Warren and Jayapal urge the Fed to stop raising interest rates

Federal Reserve Chairman Jerome Powell holds a press conference after the Federal Reserve raised interest rates by a quarter of a percentage point following a two-day meeting of the Federal Open Market Committee on interest rate policy in Washington, March 22, 2023.

Leah Mellis | Reuters

A group led by several prominent Democratic lawmakers has called on the Federal Reserve to halt interest rate hikes to avoid risking significant damage to the economy.

The 10 senators and representatives, led by Sen. Elizabeth Warren of Massachusetts and Representatives Pramila Jayapal of Washington and Brendan Boyle of Pennsylvania, raised concerns about the Federal Reserve’s monetary policy strategy and “the possibility of putting millions of Americans out of work.” In a letter on Monday to Federal Reserve Chairman Jerome Powell.

The message was sent ahead of the Fed’s expected rate hike announcement on Wednesday. It would be the tenth increase since last year, as the central bank tried to rein in inflation. Some expect the Fed to pause increases after Wednesday.

Lawmakers called on the Fed to suspend rate hikes to “respect” its dual mandate and “avoid engineering a jobs-destroying recession that crushes small businesses.”

During a press conference on February 1, Powell said he still believes “there is a way to get inflation back to 2% without a significant economic decline or a significant increase in unemployment,” though he also noted that most economic forecasters would. Expect a slight uptick.

“While we do not question the Fed’s policy independence, we believe that continuing to raise interest rates would be tantamount to abandoning the Fed’s dual mandate to maximize employment and price stability and to show little concern for the small businesses and working families that would get it,” they signed. in the wreckage,” the lawmakers wrote.
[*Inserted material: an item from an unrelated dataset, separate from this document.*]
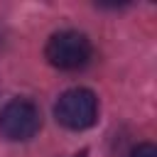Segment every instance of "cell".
Segmentation results:
<instances>
[{"label":"cell","instance_id":"6da1fadb","mask_svg":"<svg viewBox=\"0 0 157 157\" xmlns=\"http://www.w3.org/2000/svg\"><path fill=\"white\" fill-rule=\"evenodd\" d=\"M91 52L93 49H91L88 37L76 29H61V32L52 34L44 47L47 61L61 71H76V69L86 66L91 59Z\"/></svg>","mask_w":157,"mask_h":157},{"label":"cell","instance_id":"7a4b0ae2","mask_svg":"<svg viewBox=\"0 0 157 157\" xmlns=\"http://www.w3.org/2000/svg\"><path fill=\"white\" fill-rule=\"evenodd\" d=\"M54 115L66 130H88L98 120V98L91 88H69L59 96Z\"/></svg>","mask_w":157,"mask_h":157},{"label":"cell","instance_id":"3957f363","mask_svg":"<svg viewBox=\"0 0 157 157\" xmlns=\"http://www.w3.org/2000/svg\"><path fill=\"white\" fill-rule=\"evenodd\" d=\"M42 128L39 108L27 98H12L0 110V135L10 142H22L37 135Z\"/></svg>","mask_w":157,"mask_h":157},{"label":"cell","instance_id":"277c9868","mask_svg":"<svg viewBox=\"0 0 157 157\" xmlns=\"http://www.w3.org/2000/svg\"><path fill=\"white\" fill-rule=\"evenodd\" d=\"M130 157H157V150H155L152 142H140V145L130 152Z\"/></svg>","mask_w":157,"mask_h":157},{"label":"cell","instance_id":"5b68a950","mask_svg":"<svg viewBox=\"0 0 157 157\" xmlns=\"http://www.w3.org/2000/svg\"><path fill=\"white\" fill-rule=\"evenodd\" d=\"M74 157H86V152H81V155H74Z\"/></svg>","mask_w":157,"mask_h":157}]
</instances>
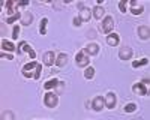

Seven other senators and members of the House of Representatives also signed the letter to Powell.

The benchmark federal funds rate is the highest since 2007 following nine consecutive rate increases by the Federal Reserve since last year. The failures of Silicon Valley and Signature Bank in March — combined with the “late effects of the Fed’s early rate hike” — left the US economy “more vulnerable to an overreaction by the Fed,” the lawmakers wrote.

They also point to the lowest year-over-year consumer price index in nine months, a flexible labor market and an unemployment rate of 3.5%, including the lowest rate for black Americans ever, as evidence that price increases are unnecessary.

They argued that successive increases in interest rates would “needlessly” threaten this progress.

“While the Fed must remain flexible to incoming data as it assesses the economy’s progress toward achieving lower inflation, the evidence so far suggests that progress can continue without reining in the economy and costing millions of Americans their jobs.” Lawmakers wrote.

In order to gauge the Fed’s latest economic projections, lawmakers requested a list of data points, including projected trends for wage growth and economic projections for the unemployment rate over the next year, by May 15.